* The problem *
Look below for the line holding "DKNY Sleeveless Side-Striped Sweater" and the line holding "Pitkin Avenue Shops ad NYT 7 Nov 1934". Repeat those two and everything between, exactly.

* Exercise data *
*** Block opens ***

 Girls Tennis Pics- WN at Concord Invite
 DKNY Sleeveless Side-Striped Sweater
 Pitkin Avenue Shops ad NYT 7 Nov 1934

*** Block closes ***
*** Block opens ***

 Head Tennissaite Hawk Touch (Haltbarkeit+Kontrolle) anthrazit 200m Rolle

*** Block closes ***
*** Block opens ***

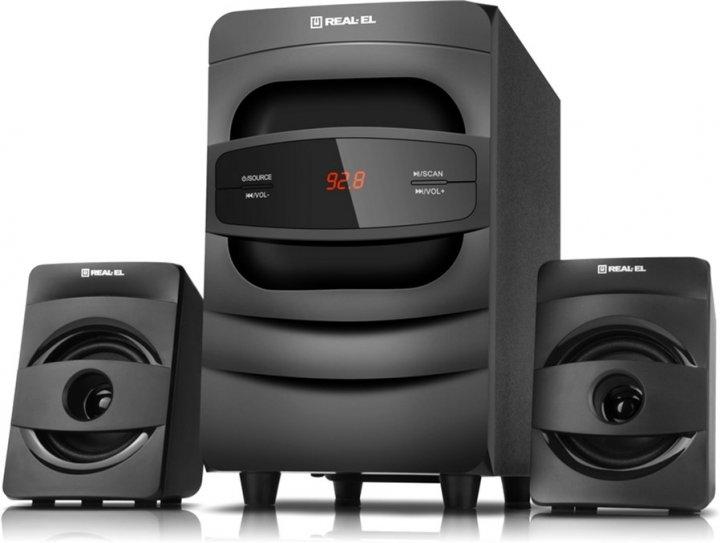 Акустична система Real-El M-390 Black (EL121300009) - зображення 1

*** Block closes ***

* Solution for this task *
 DKNY Sleeveless Side-Striped Sweater
 Pitkin Avenue Shops ad NYT 7 Nov 1934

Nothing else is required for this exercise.